TEXT SEGMENT
-- -- --

Glad I did. Because this yarn, which brazenly calls itself a DK, knits up at nothing like the nearly-six stitches to the inch that DK normally gets you. It’s five (and a tiny, tiny fraction of a stitch). Which scaled up to the 37 inches of the chest of this sweater adds up to at least an extra 30-odd stitches that I don’t need, which in turn is going to translate to an extra SIX INCHES of chest. So. Glad I made with the tape measure. (While I was being The Perfect Knitter I thought I might as well go the whole hog and knit myself another swatch on .5mm bigger needles, to see if I preferred that fabric. And that most definitely gets me five stitches to the inch.)
Anyway, after all the ruminations I’ve decided to knit myself a v-neck top-down sweater because I had such an awesome experience the last time I used The Knitter’s Handy Book of Top Down Sweaters and I am a glutton for punishment. That one did turn out ok in the end. I was trying to use up various bits of yarn and so getting exactly the same length of colour section in each bit of the sweater was a bit fiddly (had to knit all three sections simultaneously, which makes for a lot of needles). But at least it fits now…
(Or will do when he finally grows a bit – at the moment he’s pulling some sort of Tin Drum act and still wearing clothes he should have outgrown months ago.)
Every now and then I drift into the delusion that I am a reasonably competent knitter. I know at least three methods of casting on, two methods of casting off, three kinds of increase and I can remember how to do Kitchener Stitch without having to look it up. (This is a barefaced lie.) That’s usually when I get my arse handed to me in comprehensive fashion. Would you like to know how many times I have restarted this sweater? There was the time I didn’t increase on both sides of the fabric. There was the time I (repeatedly) tried to increase twice out of the same stitch (though I do blame the pattern for that one). There was the time I didn’t slip the raglan stitches (that was on me). That was all before the “At The Same Time…” debacle. Then there was the time I knitted all the way down a sleeve and realised that it was too narrow and I’d need to frog it and do fewer decreases. There was the time… but you get the idea. This has been a catalogue of knitterly error.
Anyway. I got to this point:
Body, sleeves, neck – just the final casting off to do. I thought as one final check before I cast off I’d slip it off the needles and pop it over the recipient’s head to check that all was well. And here’s the thing. When I had it laid out on the table it looked like a sweater. It does look like a sweater, doesn’t it?
Well, you should have seen it on him.
It looked as though I’d knitted it for a very skinny orang-utan with a conical head. I checked my gauge, I checked the instructions. And there was the kicker. All those times I had to frog back to the beginning? Not one of those times did I think to check that I was following the correct set of instructions for my yarn.

-- -- --

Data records

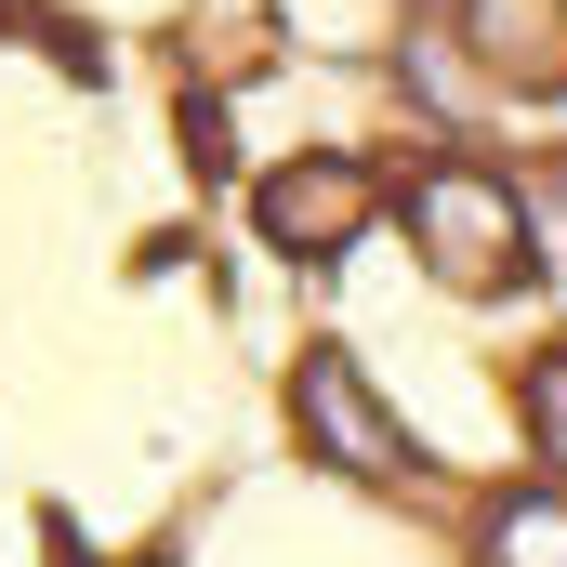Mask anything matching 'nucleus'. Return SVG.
Returning a JSON list of instances; mask_svg holds the SVG:
<instances>
[{"label": "nucleus", "mask_w": 567, "mask_h": 567, "mask_svg": "<svg viewBox=\"0 0 567 567\" xmlns=\"http://www.w3.org/2000/svg\"><path fill=\"white\" fill-rule=\"evenodd\" d=\"M410 238L435 251V278L488 290L528 265V198L502 185V172H475V158H435L423 185H410Z\"/></svg>", "instance_id": "f257e3e1"}, {"label": "nucleus", "mask_w": 567, "mask_h": 567, "mask_svg": "<svg viewBox=\"0 0 567 567\" xmlns=\"http://www.w3.org/2000/svg\"><path fill=\"white\" fill-rule=\"evenodd\" d=\"M370 212H383V185H370V158H343V145H330V158L265 172V238L303 251V265H317V251H357V238H370Z\"/></svg>", "instance_id": "f03ea898"}, {"label": "nucleus", "mask_w": 567, "mask_h": 567, "mask_svg": "<svg viewBox=\"0 0 567 567\" xmlns=\"http://www.w3.org/2000/svg\"><path fill=\"white\" fill-rule=\"evenodd\" d=\"M303 435H317L343 475H370V488L410 475V435H396V410L357 383V357H303Z\"/></svg>", "instance_id": "7ed1b4c3"}, {"label": "nucleus", "mask_w": 567, "mask_h": 567, "mask_svg": "<svg viewBox=\"0 0 567 567\" xmlns=\"http://www.w3.org/2000/svg\"><path fill=\"white\" fill-rule=\"evenodd\" d=\"M449 40H462L502 93H567V0H462Z\"/></svg>", "instance_id": "20e7f679"}, {"label": "nucleus", "mask_w": 567, "mask_h": 567, "mask_svg": "<svg viewBox=\"0 0 567 567\" xmlns=\"http://www.w3.org/2000/svg\"><path fill=\"white\" fill-rule=\"evenodd\" d=\"M488 567H567V488H515L488 515Z\"/></svg>", "instance_id": "39448f33"}, {"label": "nucleus", "mask_w": 567, "mask_h": 567, "mask_svg": "<svg viewBox=\"0 0 567 567\" xmlns=\"http://www.w3.org/2000/svg\"><path fill=\"white\" fill-rule=\"evenodd\" d=\"M515 396H528V449L567 475V357H528V383H515Z\"/></svg>", "instance_id": "423d86ee"}]
</instances>
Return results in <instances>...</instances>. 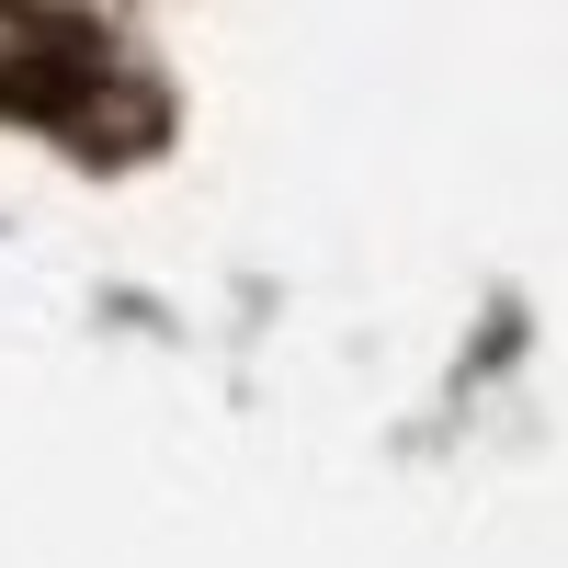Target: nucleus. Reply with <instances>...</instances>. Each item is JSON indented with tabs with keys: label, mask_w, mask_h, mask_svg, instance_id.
Wrapping results in <instances>:
<instances>
[{
	"label": "nucleus",
	"mask_w": 568,
	"mask_h": 568,
	"mask_svg": "<svg viewBox=\"0 0 568 568\" xmlns=\"http://www.w3.org/2000/svg\"><path fill=\"white\" fill-rule=\"evenodd\" d=\"M0 114H34L80 136V149H136L160 125V103L125 80V58L80 12H45V0H0Z\"/></svg>",
	"instance_id": "1"
}]
</instances>
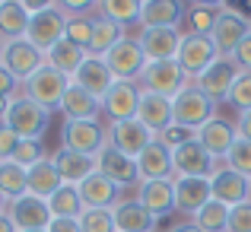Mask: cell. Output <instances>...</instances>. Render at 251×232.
Returning a JSON list of instances; mask_svg holds the SVG:
<instances>
[{"label":"cell","instance_id":"obj_1","mask_svg":"<svg viewBox=\"0 0 251 232\" xmlns=\"http://www.w3.org/2000/svg\"><path fill=\"white\" fill-rule=\"evenodd\" d=\"M48 121H51V111L45 108V105H38L35 99H29L25 92L13 99L10 108H6V115H3V124L19 137V140H42Z\"/></svg>","mask_w":251,"mask_h":232},{"label":"cell","instance_id":"obj_2","mask_svg":"<svg viewBox=\"0 0 251 232\" xmlns=\"http://www.w3.org/2000/svg\"><path fill=\"white\" fill-rule=\"evenodd\" d=\"M143 92H156V96H166V99H175L181 89L191 86V77L178 67V61H150L143 67L140 79H137Z\"/></svg>","mask_w":251,"mask_h":232},{"label":"cell","instance_id":"obj_3","mask_svg":"<svg viewBox=\"0 0 251 232\" xmlns=\"http://www.w3.org/2000/svg\"><path fill=\"white\" fill-rule=\"evenodd\" d=\"M248 32H251L248 16H242L232 6H220V13H216V19H213V29H210V42H213V48H216L220 57H232L235 48L245 42Z\"/></svg>","mask_w":251,"mask_h":232},{"label":"cell","instance_id":"obj_4","mask_svg":"<svg viewBox=\"0 0 251 232\" xmlns=\"http://www.w3.org/2000/svg\"><path fill=\"white\" fill-rule=\"evenodd\" d=\"M61 38H67V13L57 3H48L42 13L29 19V32H25V42L35 45L42 54H48Z\"/></svg>","mask_w":251,"mask_h":232},{"label":"cell","instance_id":"obj_5","mask_svg":"<svg viewBox=\"0 0 251 232\" xmlns=\"http://www.w3.org/2000/svg\"><path fill=\"white\" fill-rule=\"evenodd\" d=\"M172 115H175V124L188 130H201L207 121L216 118V102H210L194 83L188 89H181L175 99H172Z\"/></svg>","mask_w":251,"mask_h":232},{"label":"cell","instance_id":"obj_6","mask_svg":"<svg viewBox=\"0 0 251 232\" xmlns=\"http://www.w3.org/2000/svg\"><path fill=\"white\" fill-rule=\"evenodd\" d=\"M105 64H108L111 77H115L118 83H137L140 74H143V67H147L150 61H147V54H143L140 42L130 38V35H124L121 42L105 54Z\"/></svg>","mask_w":251,"mask_h":232},{"label":"cell","instance_id":"obj_7","mask_svg":"<svg viewBox=\"0 0 251 232\" xmlns=\"http://www.w3.org/2000/svg\"><path fill=\"white\" fill-rule=\"evenodd\" d=\"M61 147L74 150V153H83V156H99L108 147V130L99 121H64Z\"/></svg>","mask_w":251,"mask_h":232},{"label":"cell","instance_id":"obj_8","mask_svg":"<svg viewBox=\"0 0 251 232\" xmlns=\"http://www.w3.org/2000/svg\"><path fill=\"white\" fill-rule=\"evenodd\" d=\"M239 64L232 57H216L201 77L194 79V86L210 99V102H229V92H232L235 79H239Z\"/></svg>","mask_w":251,"mask_h":232},{"label":"cell","instance_id":"obj_9","mask_svg":"<svg viewBox=\"0 0 251 232\" xmlns=\"http://www.w3.org/2000/svg\"><path fill=\"white\" fill-rule=\"evenodd\" d=\"M23 86H25V96L35 99L38 105H45V108L51 111V108H61L64 92L70 89V77H64L61 70H54V67L45 64V67L38 70L35 77H29Z\"/></svg>","mask_w":251,"mask_h":232},{"label":"cell","instance_id":"obj_10","mask_svg":"<svg viewBox=\"0 0 251 232\" xmlns=\"http://www.w3.org/2000/svg\"><path fill=\"white\" fill-rule=\"evenodd\" d=\"M0 64H3L19 83H25L29 77H35L38 70L45 67V54L35 45H29L25 38H13V42H3V57H0Z\"/></svg>","mask_w":251,"mask_h":232},{"label":"cell","instance_id":"obj_11","mask_svg":"<svg viewBox=\"0 0 251 232\" xmlns=\"http://www.w3.org/2000/svg\"><path fill=\"white\" fill-rule=\"evenodd\" d=\"M216 48L213 42H210V35H197V32H188V35L181 38V48H178V67L184 70L191 79H197L203 74V70L210 67V64L216 61Z\"/></svg>","mask_w":251,"mask_h":232},{"label":"cell","instance_id":"obj_12","mask_svg":"<svg viewBox=\"0 0 251 232\" xmlns=\"http://www.w3.org/2000/svg\"><path fill=\"white\" fill-rule=\"evenodd\" d=\"M172 165H175V178H210L220 162L197 140H188L184 147L172 150Z\"/></svg>","mask_w":251,"mask_h":232},{"label":"cell","instance_id":"obj_13","mask_svg":"<svg viewBox=\"0 0 251 232\" xmlns=\"http://www.w3.org/2000/svg\"><path fill=\"white\" fill-rule=\"evenodd\" d=\"M105 130H108V147L121 150V153L130 156V159H137L143 150L150 147V143L156 140V137L150 134L137 118H127V121H111Z\"/></svg>","mask_w":251,"mask_h":232},{"label":"cell","instance_id":"obj_14","mask_svg":"<svg viewBox=\"0 0 251 232\" xmlns=\"http://www.w3.org/2000/svg\"><path fill=\"white\" fill-rule=\"evenodd\" d=\"M210 191H213V201L226 204V207H239V204L251 201V178L226 169V165H216V172L210 175Z\"/></svg>","mask_w":251,"mask_h":232},{"label":"cell","instance_id":"obj_15","mask_svg":"<svg viewBox=\"0 0 251 232\" xmlns=\"http://www.w3.org/2000/svg\"><path fill=\"white\" fill-rule=\"evenodd\" d=\"M96 165L105 178H111V181L118 184V188H140V181H143L140 169H137V159L124 156L121 150H115V147H105L102 153L96 156Z\"/></svg>","mask_w":251,"mask_h":232},{"label":"cell","instance_id":"obj_16","mask_svg":"<svg viewBox=\"0 0 251 232\" xmlns=\"http://www.w3.org/2000/svg\"><path fill=\"white\" fill-rule=\"evenodd\" d=\"M6 216L13 220L16 232H23V229H48V223H51L48 201H42V197H35V194H23V197H16V201H10L6 204Z\"/></svg>","mask_w":251,"mask_h":232},{"label":"cell","instance_id":"obj_17","mask_svg":"<svg viewBox=\"0 0 251 232\" xmlns=\"http://www.w3.org/2000/svg\"><path fill=\"white\" fill-rule=\"evenodd\" d=\"M137 121H140L153 137H159L162 130H169L172 124H175V115H172V99L156 96V92H143V89H140Z\"/></svg>","mask_w":251,"mask_h":232},{"label":"cell","instance_id":"obj_18","mask_svg":"<svg viewBox=\"0 0 251 232\" xmlns=\"http://www.w3.org/2000/svg\"><path fill=\"white\" fill-rule=\"evenodd\" d=\"M76 191H80L86 210H111L121 201V188H118L111 178H105L99 169L92 172L89 178H83V181L76 184Z\"/></svg>","mask_w":251,"mask_h":232},{"label":"cell","instance_id":"obj_19","mask_svg":"<svg viewBox=\"0 0 251 232\" xmlns=\"http://www.w3.org/2000/svg\"><path fill=\"white\" fill-rule=\"evenodd\" d=\"M181 38V29H140L137 42H140L147 61H175Z\"/></svg>","mask_w":251,"mask_h":232},{"label":"cell","instance_id":"obj_20","mask_svg":"<svg viewBox=\"0 0 251 232\" xmlns=\"http://www.w3.org/2000/svg\"><path fill=\"white\" fill-rule=\"evenodd\" d=\"M188 16L181 0H147L140 6V29H178Z\"/></svg>","mask_w":251,"mask_h":232},{"label":"cell","instance_id":"obj_21","mask_svg":"<svg viewBox=\"0 0 251 232\" xmlns=\"http://www.w3.org/2000/svg\"><path fill=\"white\" fill-rule=\"evenodd\" d=\"M137 169H140L143 181H172L175 178V165H172V150L156 137L140 156H137Z\"/></svg>","mask_w":251,"mask_h":232},{"label":"cell","instance_id":"obj_22","mask_svg":"<svg viewBox=\"0 0 251 232\" xmlns=\"http://www.w3.org/2000/svg\"><path fill=\"white\" fill-rule=\"evenodd\" d=\"M194 140L201 143L216 162H223L226 153L232 150V143L239 140V130H235L229 121H223V118H213V121H207L201 130H194Z\"/></svg>","mask_w":251,"mask_h":232},{"label":"cell","instance_id":"obj_23","mask_svg":"<svg viewBox=\"0 0 251 232\" xmlns=\"http://www.w3.org/2000/svg\"><path fill=\"white\" fill-rule=\"evenodd\" d=\"M74 86H80V89L86 92H92V96L102 102L105 96H108V89L118 83L115 77H111V70H108V64H105V57H86L83 61V67L74 74V79H70Z\"/></svg>","mask_w":251,"mask_h":232},{"label":"cell","instance_id":"obj_24","mask_svg":"<svg viewBox=\"0 0 251 232\" xmlns=\"http://www.w3.org/2000/svg\"><path fill=\"white\" fill-rule=\"evenodd\" d=\"M137 201H140L143 207H147V213L159 223L162 216L175 213V178H172V181H140Z\"/></svg>","mask_w":251,"mask_h":232},{"label":"cell","instance_id":"obj_25","mask_svg":"<svg viewBox=\"0 0 251 232\" xmlns=\"http://www.w3.org/2000/svg\"><path fill=\"white\" fill-rule=\"evenodd\" d=\"M213 201L210 178H175V210L194 216L201 207Z\"/></svg>","mask_w":251,"mask_h":232},{"label":"cell","instance_id":"obj_26","mask_svg":"<svg viewBox=\"0 0 251 232\" xmlns=\"http://www.w3.org/2000/svg\"><path fill=\"white\" fill-rule=\"evenodd\" d=\"M137 105H140V86L137 83H115L108 89V96L102 99V111L111 121L137 118Z\"/></svg>","mask_w":251,"mask_h":232},{"label":"cell","instance_id":"obj_27","mask_svg":"<svg viewBox=\"0 0 251 232\" xmlns=\"http://www.w3.org/2000/svg\"><path fill=\"white\" fill-rule=\"evenodd\" d=\"M111 216H115L118 232H156V220L147 213V207L137 197H121L111 207Z\"/></svg>","mask_w":251,"mask_h":232},{"label":"cell","instance_id":"obj_28","mask_svg":"<svg viewBox=\"0 0 251 232\" xmlns=\"http://www.w3.org/2000/svg\"><path fill=\"white\" fill-rule=\"evenodd\" d=\"M64 115V121H99V115H102V102H99L92 92L80 89V86L70 83V89L64 92L61 99V108H57Z\"/></svg>","mask_w":251,"mask_h":232},{"label":"cell","instance_id":"obj_29","mask_svg":"<svg viewBox=\"0 0 251 232\" xmlns=\"http://www.w3.org/2000/svg\"><path fill=\"white\" fill-rule=\"evenodd\" d=\"M51 162H54L61 181L64 184H74V188L83 181V178H89L92 172L99 169V165H96V156H83V153H74V150H64V147L51 156Z\"/></svg>","mask_w":251,"mask_h":232},{"label":"cell","instance_id":"obj_30","mask_svg":"<svg viewBox=\"0 0 251 232\" xmlns=\"http://www.w3.org/2000/svg\"><path fill=\"white\" fill-rule=\"evenodd\" d=\"M86 57H89V51H86V48L74 45L70 38H61V42H57L54 48H51L48 54H45V64H48V67H54V70H61L64 77L74 79V74L83 67Z\"/></svg>","mask_w":251,"mask_h":232},{"label":"cell","instance_id":"obj_31","mask_svg":"<svg viewBox=\"0 0 251 232\" xmlns=\"http://www.w3.org/2000/svg\"><path fill=\"white\" fill-rule=\"evenodd\" d=\"M29 10L23 0H0V38L13 42V38H25L29 32Z\"/></svg>","mask_w":251,"mask_h":232},{"label":"cell","instance_id":"obj_32","mask_svg":"<svg viewBox=\"0 0 251 232\" xmlns=\"http://www.w3.org/2000/svg\"><path fill=\"white\" fill-rule=\"evenodd\" d=\"M48 210H51V220H80L86 207H83V197L74 184H61L48 197Z\"/></svg>","mask_w":251,"mask_h":232},{"label":"cell","instance_id":"obj_33","mask_svg":"<svg viewBox=\"0 0 251 232\" xmlns=\"http://www.w3.org/2000/svg\"><path fill=\"white\" fill-rule=\"evenodd\" d=\"M61 184L64 181H61V175H57V169H54L51 159H42L38 165H32V169H29V194L42 197V201H48Z\"/></svg>","mask_w":251,"mask_h":232},{"label":"cell","instance_id":"obj_34","mask_svg":"<svg viewBox=\"0 0 251 232\" xmlns=\"http://www.w3.org/2000/svg\"><path fill=\"white\" fill-rule=\"evenodd\" d=\"M124 38V26L111 23V19L99 16L96 19V32H92V45H89V54L92 57H105L118 42Z\"/></svg>","mask_w":251,"mask_h":232},{"label":"cell","instance_id":"obj_35","mask_svg":"<svg viewBox=\"0 0 251 232\" xmlns=\"http://www.w3.org/2000/svg\"><path fill=\"white\" fill-rule=\"evenodd\" d=\"M0 191H3L6 201L29 194V169H23L16 162H0Z\"/></svg>","mask_w":251,"mask_h":232},{"label":"cell","instance_id":"obj_36","mask_svg":"<svg viewBox=\"0 0 251 232\" xmlns=\"http://www.w3.org/2000/svg\"><path fill=\"white\" fill-rule=\"evenodd\" d=\"M191 223L203 232H226L229 229V207L220 204V201H210L207 207H201L191 216Z\"/></svg>","mask_w":251,"mask_h":232},{"label":"cell","instance_id":"obj_37","mask_svg":"<svg viewBox=\"0 0 251 232\" xmlns=\"http://www.w3.org/2000/svg\"><path fill=\"white\" fill-rule=\"evenodd\" d=\"M140 6H143L140 0H105V3H99V10L111 23L130 26V23H140Z\"/></svg>","mask_w":251,"mask_h":232},{"label":"cell","instance_id":"obj_38","mask_svg":"<svg viewBox=\"0 0 251 232\" xmlns=\"http://www.w3.org/2000/svg\"><path fill=\"white\" fill-rule=\"evenodd\" d=\"M223 165L239 172V175H245V178H251V140L239 137V140L232 143V150L226 153V159H223Z\"/></svg>","mask_w":251,"mask_h":232},{"label":"cell","instance_id":"obj_39","mask_svg":"<svg viewBox=\"0 0 251 232\" xmlns=\"http://www.w3.org/2000/svg\"><path fill=\"white\" fill-rule=\"evenodd\" d=\"M92 32H96V19H92L89 13H86V16H67V38L74 45H80V48L89 51Z\"/></svg>","mask_w":251,"mask_h":232},{"label":"cell","instance_id":"obj_40","mask_svg":"<svg viewBox=\"0 0 251 232\" xmlns=\"http://www.w3.org/2000/svg\"><path fill=\"white\" fill-rule=\"evenodd\" d=\"M42 159H48L45 156V143L42 140H19V147H16V153H13L10 162L23 165V169H32V165H38Z\"/></svg>","mask_w":251,"mask_h":232},{"label":"cell","instance_id":"obj_41","mask_svg":"<svg viewBox=\"0 0 251 232\" xmlns=\"http://www.w3.org/2000/svg\"><path fill=\"white\" fill-rule=\"evenodd\" d=\"M229 105H232L239 115L251 111V70H242V74H239L232 92H229Z\"/></svg>","mask_w":251,"mask_h":232},{"label":"cell","instance_id":"obj_42","mask_svg":"<svg viewBox=\"0 0 251 232\" xmlns=\"http://www.w3.org/2000/svg\"><path fill=\"white\" fill-rule=\"evenodd\" d=\"M216 13H220V6H207V3H194V6H188V16H191V32H197V35H210Z\"/></svg>","mask_w":251,"mask_h":232},{"label":"cell","instance_id":"obj_43","mask_svg":"<svg viewBox=\"0 0 251 232\" xmlns=\"http://www.w3.org/2000/svg\"><path fill=\"white\" fill-rule=\"evenodd\" d=\"M80 229H83V232H118L111 210H83Z\"/></svg>","mask_w":251,"mask_h":232},{"label":"cell","instance_id":"obj_44","mask_svg":"<svg viewBox=\"0 0 251 232\" xmlns=\"http://www.w3.org/2000/svg\"><path fill=\"white\" fill-rule=\"evenodd\" d=\"M226 232H251V201L229 207V229Z\"/></svg>","mask_w":251,"mask_h":232},{"label":"cell","instance_id":"obj_45","mask_svg":"<svg viewBox=\"0 0 251 232\" xmlns=\"http://www.w3.org/2000/svg\"><path fill=\"white\" fill-rule=\"evenodd\" d=\"M159 140L166 143L169 150H178V147H184L188 140H194V130L181 128V124H172L169 130H162V134H159Z\"/></svg>","mask_w":251,"mask_h":232},{"label":"cell","instance_id":"obj_46","mask_svg":"<svg viewBox=\"0 0 251 232\" xmlns=\"http://www.w3.org/2000/svg\"><path fill=\"white\" fill-rule=\"evenodd\" d=\"M16 147H19V137L0 121V162H10L13 153H16Z\"/></svg>","mask_w":251,"mask_h":232},{"label":"cell","instance_id":"obj_47","mask_svg":"<svg viewBox=\"0 0 251 232\" xmlns=\"http://www.w3.org/2000/svg\"><path fill=\"white\" fill-rule=\"evenodd\" d=\"M19 86H23V83H19V79L13 77L10 70L3 67V64H0V99H13V96H16V89H19Z\"/></svg>","mask_w":251,"mask_h":232},{"label":"cell","instance_id":"obj_48","mask_svg":"<svg viewBox=\"0 0 251 232\" xmlns=\"http://www.w3.org/2000/svg\"><path fill=\"white\" fill-rule=\"evenodd\" d=\"M232 61L239 64V70H251V32L245 35V42L235 48V54H232Z\"/></svg>","mask_w":251,"mask_h":232},{"label":"cell","instance_id":"obj_49","mask_svg":"<svg viewBox=\"0 0 251 232\" xmlns=\"http://www.w3.org/2000/svg\"><path fill=\"white\" fill-rule=\"evenodd\" d=\"M48 232H83V229H80V220H51Z\"/></svg>","mask_w":251,"mask_h":232},{"label":"cell","instance_id":"obj_50","mask_svg":"<svg viewBox=\"0 0 251 232\" xmlns=\"http://www.w3.org/2000/svg\"><path fill=\"white\" fill-rule=\"evenodd\" d=\"M235 130H239V137H245V140H251V111H245V115H239V124H235Z\"/></svg>","mask_w":251,"mask_h":232},{"label":"cell","instance_id":"obj_51","mask_svg":"<svg viewBox=\"0 0 251 232\" xmlns=\"http://www.w3.org/2000/svg\"><path fill=\"white\" fill-rule=\"evenodd\" d=\"M169 232H203V229H197L194 223H178V226H172Z\"/></svg>","mask_w":251,"mask_h":232},{"label":"cell","instance_id":"obj_52","mask_svg":"<svg viewBox=\"0 0 251 232\" xmlns=\"http://www.w3.org/2000/svg\"><path fill=\"white\" fill-rule=\"evenodd\" d=\"M0 232H16V226H13V220L6 213H0Z\"/></svg>","mask_w":251,"mask_h":232},{"label":"cell","instance_id":"obj_53","mask_svg":"<svg viewBox=\"0 0 251 232\" xmlns=\"http://www.w3.org/2000/svg\"><path fill=\"white\" fill-rule=\"evenodd\" d=\"M13 99H16V96H13ZM13 99H0V121H3V115H6V108H10Z\"/></svg>","mask_w":251,"mask_h":232},{"label":"cell","instance_id":"obj_54","mask_svg":"<svg viewBox=\"0 0 251 232\" xmlns=\"http://www.w3.org/2000/svg\"><path fill=\"white\" fill-rule=\"evenodd\" d=\"M6 204H10V201H6V197H3V191H0V213H6Z\"/></svg>","mask_w":251,"mask_h":232},{"label":"cell","instance_id":"obj_55","mask_svg":"<svg viewBox=\"0 0 251 232\" xmlns=\"http://www.w3.org/2000/svg\"><path fill=\"white\" fill-rule=\"evenodd\" d=\"M23 232H48V229H23Z\"/></svg>","mask_w":251,"mask_h":232},{"label":"cell","instance_id":"obj_56","mask_svg":"<svg viewBox=\"0 0 251 232\" xmlns=\"http://www.w3.org/2000/svg\"><path fill=\"white\" fill-rule=\"evenodd\" d=\"M0 57H3V38H0Z\"/></svg>","mask_w":251,"mask_h":232}]
</instances>
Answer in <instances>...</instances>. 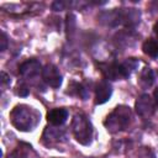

-- -- --

EXERCISES
**1.** In one to three sentences, explain why the writer of the knitting text is glad to have measured the swatch, the point made by "Glad I did."
**2.** Carry on with the knitting text, beginning after its last sentence.
The data is unrelated to the knitting text.

ANSWERS FOR THE EXERCISE
**1.** The yarn calls itself a DK but knits up at about five stitches to the inch instead of the nearly six that DK normally gives. Across the sweater's 37-inch chest, that would mean at least 30-odd extra stitches and an extra six inches of chest.

**2.**
So. Here we are. Again.
Four little words that mean so much… This is one of those moments they have in films where some terrible situation unspools in the first few minutes and then a caption comes up: “One Day Earlier…”
So – one day earlier (ie yesterday afternoon), after the Great Fair Isle Rip Back, I decided I had to make friends with the yarn again. I’d gone right off all of it, even colours like the baby blue that I usually find very appealing. So obviously the only thing to do was plan a new project and I thought I’d go with something simple and classic, a basic raglan-sleeve colour-block sweater. It’s going to be a colour-block sweater because I’m just planning to knit each section until I run out of that colour and then switch to another. I have four different blues so that shouldn’t be a problem.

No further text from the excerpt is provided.